| TASK REQUIREMENTS |
Restate the entries word for word, omitting nothing.

*** DATA RECORDS Section Begins ***

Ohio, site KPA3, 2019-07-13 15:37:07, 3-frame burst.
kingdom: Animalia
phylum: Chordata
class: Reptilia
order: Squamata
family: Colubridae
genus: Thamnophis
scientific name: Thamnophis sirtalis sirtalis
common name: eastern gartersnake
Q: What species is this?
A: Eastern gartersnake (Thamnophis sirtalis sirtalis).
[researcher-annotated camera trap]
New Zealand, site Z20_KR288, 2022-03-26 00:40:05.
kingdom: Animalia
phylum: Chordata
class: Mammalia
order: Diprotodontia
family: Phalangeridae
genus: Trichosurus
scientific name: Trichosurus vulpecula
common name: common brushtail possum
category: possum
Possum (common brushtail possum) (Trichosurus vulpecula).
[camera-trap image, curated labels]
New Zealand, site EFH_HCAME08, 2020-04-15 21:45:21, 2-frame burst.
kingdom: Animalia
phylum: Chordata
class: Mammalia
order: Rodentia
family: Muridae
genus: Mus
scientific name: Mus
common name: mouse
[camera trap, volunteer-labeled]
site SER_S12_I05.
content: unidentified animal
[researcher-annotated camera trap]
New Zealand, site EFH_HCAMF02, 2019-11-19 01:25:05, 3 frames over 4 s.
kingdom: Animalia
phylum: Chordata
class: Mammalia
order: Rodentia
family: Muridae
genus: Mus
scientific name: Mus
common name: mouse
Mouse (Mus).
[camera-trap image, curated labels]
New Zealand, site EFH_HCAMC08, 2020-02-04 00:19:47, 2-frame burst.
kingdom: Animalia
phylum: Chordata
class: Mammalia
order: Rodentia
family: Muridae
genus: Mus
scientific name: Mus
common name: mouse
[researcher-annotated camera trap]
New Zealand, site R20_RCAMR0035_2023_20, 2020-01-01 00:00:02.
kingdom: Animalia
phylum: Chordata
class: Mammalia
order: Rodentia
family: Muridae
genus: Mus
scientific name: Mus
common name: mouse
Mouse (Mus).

*** DATA RECORDS Section Ends ***

| RESULT OF THIS TASK |
Ohio, site KPA3, 2019-07-13 15:37:07, 3-frame burst.
kingdom: Animalia
phylum: Chordata
class: Reptilia
order: Squamata
family: Colubridae
genus: Thamnophis
scientific name: Thamnophis sirtalis sirtalis
common name: eastern gartersnake
Q: What species is this?
A: Eastern gartersnake (Thamnophis sirtalis sirtalis).
[researcher-annotated camera trap]
New Zealand, site Z20_KR288, 2022-03-26 00:40:05.
kingdom: Animalia
phylum: Chordata
class: Mammalia
order: Diprotodontia
family: Phalangeridae
genus: Trichosurus
scientific name: Trichosurus vulpecula
common name: common brushtail possum
category: possum
Possum (common brushtail possum) (Trichosurus vulpecula).
[camera-trap image, curated labels]
New Zealand, site EFH_HCAME08, 2020-04-15 21:45:21, 2-frame burst.
kingdom: Animalia
phylum: Chordata
class: Mammalia
order: Rodentia
family: Muridae
genus: Mus
scientific name: Mus
common name: mouse
[camera trap, volunteer-labeled]
site SER_S12_I05.
content: unidentified animal
[researcher-annotated camera trap]
New Zealand, site EFH_HCAMF02, 2019-11-19 01:25:05, 3 frames over 4 s.
kingdom: Animalia
phylum: Chordata
class: Mammalia
order: Rodentia
family: Muridae
genus: Mus
scientific name: Mus
common name: mouse
Mouse (Mus).
[camera-trap image, curated labels]
New Zealand, site EFH_HCAMC08, 2020-02-04 00:19:47, 2-frame burst.
kingdom: Animalia
phylum: Chordata
class: Mammalia
order: Rodentia
family: Muridae
genus: Mus
scientific name: Mus
common name: mouse
[researcher-annotated camera trap]
New Zealand, site R20_RCAMR0035_2023_20, 2020-01-01 00:00:02.
kingdom: Animalia
phylum: Chordata
class: Mammalia
order: Rodentia
family: Muridae
genus: Mus
scientific name: Mus
common name: mouse
Mouse (Mus).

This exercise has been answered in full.